The second  conclusion of the 11th District with which Justice O’Connor expressed disagreement  was the court of appeals’ holding that R.C. 2925.51 is deficient “because it does not require an affirmative demonstration by the accused that he does not wish to demand the testimony of the analyst.” 

After reviewing state and federal court decisions addressing the need for an affirmative waiver, Justice O’Connor wrote: “The relevant question for purposes of this inquiry under the Confrontation Clause is whether the defendant had an opportunity for cross-examination. ... In upholding the constitutionality of the technician-request statute under review in Hinojos-Mendoza (v. People) (2007) the Supreme Court of Colorado stated, ‘The procedure provided in [the statute] for ensuring the presence of the lab technician at

trial does not deny a defendant the opportunity to cross-examine the technician, but simply requires that the defendant decide prior to trial whether he will conduct a cross-examination.

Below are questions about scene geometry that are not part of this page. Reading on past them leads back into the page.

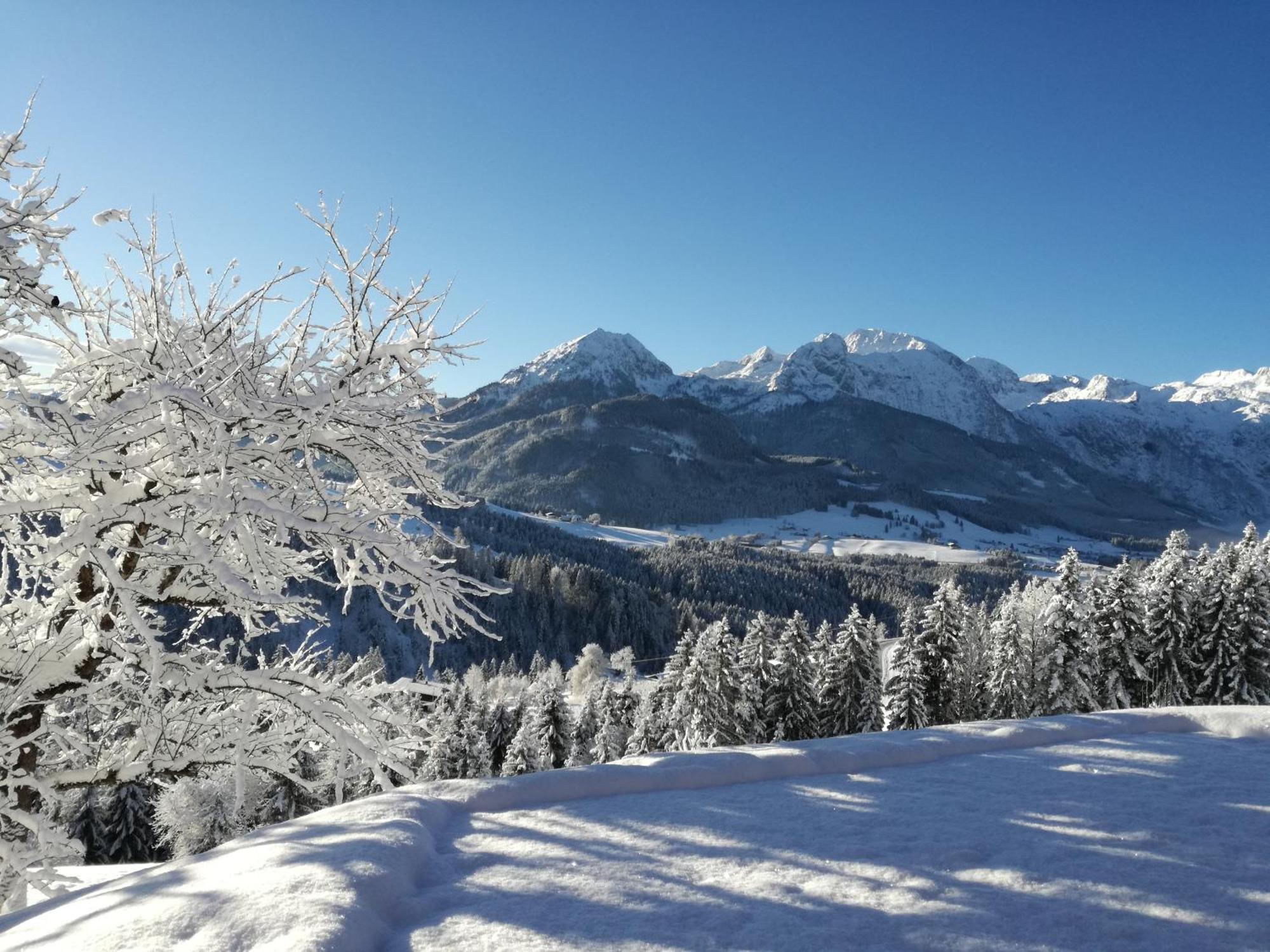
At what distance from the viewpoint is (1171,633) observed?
29.7 m

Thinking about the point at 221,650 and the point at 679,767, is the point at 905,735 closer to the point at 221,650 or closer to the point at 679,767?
the point at 679,767

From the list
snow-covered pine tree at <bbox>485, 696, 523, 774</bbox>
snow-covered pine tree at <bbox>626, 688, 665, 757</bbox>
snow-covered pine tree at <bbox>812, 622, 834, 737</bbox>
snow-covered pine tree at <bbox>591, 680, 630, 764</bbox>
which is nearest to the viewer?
snow-covered pine tree at <bbox>812, 622, 834, 737</bbox>

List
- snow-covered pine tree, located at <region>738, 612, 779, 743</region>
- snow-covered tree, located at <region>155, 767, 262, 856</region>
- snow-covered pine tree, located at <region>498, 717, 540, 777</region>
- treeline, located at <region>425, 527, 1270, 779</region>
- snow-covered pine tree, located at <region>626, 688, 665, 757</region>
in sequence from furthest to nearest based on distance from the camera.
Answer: snow-covered pine tree, located at <region>626, 688, 665, 757</region> → snow-covered pine tree, located at <region>498, 717, 540, 777</region> → snow-covered pine tree, located at <region>738, 612, 779, 743</region> → treeline, located at <region>425, 527, 1270, 779</region> → snow-covered tree, located at <region>155, 767, 262, 856</region>

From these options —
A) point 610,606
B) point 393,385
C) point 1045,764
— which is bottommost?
point 610,606

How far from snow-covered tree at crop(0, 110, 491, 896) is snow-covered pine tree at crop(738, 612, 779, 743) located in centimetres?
2811

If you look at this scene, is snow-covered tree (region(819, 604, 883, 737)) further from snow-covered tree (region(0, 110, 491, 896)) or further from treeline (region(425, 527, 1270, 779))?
snow-covered tree (region(0, 110, 491, 896))

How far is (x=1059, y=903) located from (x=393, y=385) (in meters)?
5.99

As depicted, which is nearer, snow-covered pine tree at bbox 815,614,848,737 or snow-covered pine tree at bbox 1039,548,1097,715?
snow-covered pine tree at bbox 1039,548,1097,715

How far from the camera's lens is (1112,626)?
101 feet

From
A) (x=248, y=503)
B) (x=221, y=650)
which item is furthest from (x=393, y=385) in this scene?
(x=221, y=650)

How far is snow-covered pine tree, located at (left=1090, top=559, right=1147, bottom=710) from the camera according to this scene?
30.3 m

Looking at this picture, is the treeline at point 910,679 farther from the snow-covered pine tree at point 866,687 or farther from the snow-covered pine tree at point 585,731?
the snow-covered pine tree at point 585,731

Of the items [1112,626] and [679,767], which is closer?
[679,767]

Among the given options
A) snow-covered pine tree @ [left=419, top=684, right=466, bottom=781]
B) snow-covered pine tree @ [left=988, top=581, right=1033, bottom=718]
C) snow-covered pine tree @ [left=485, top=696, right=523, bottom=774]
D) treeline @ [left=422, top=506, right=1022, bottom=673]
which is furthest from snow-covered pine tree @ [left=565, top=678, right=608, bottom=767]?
treeline @ [left=422, top=506, right=1022, bottom=673]
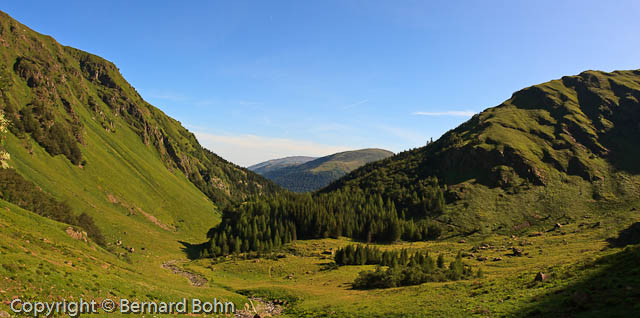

The statute provides the opportunity for confrontation—only the timing of the defendant’s decision is changed.’ ... Our review of the above authorities and our consideration of the specifics of R.C. 2925.51 lead us to conclude that the statute adequately protects the Confrontation Clause rights of a criminal defendant by affording a reasonable opportunity to demand the testimony of the analyst who signed the report, so that the analyst may be cross-examined.”    

Justice O’Connor’s opinion was joined by Chief Justice Thomas J. Moyer,  Justices Evelyn Lundberg Stratton, Terrence O’Donnell and Judith Ann Lanzinger, and Judge Patrick Dinkelacker of the 1st District Court of Appeals, who sat by assignment in the case in place of Justice Robert R. Cupp. Justice Paul E. Pfeifer concurred in judgment only.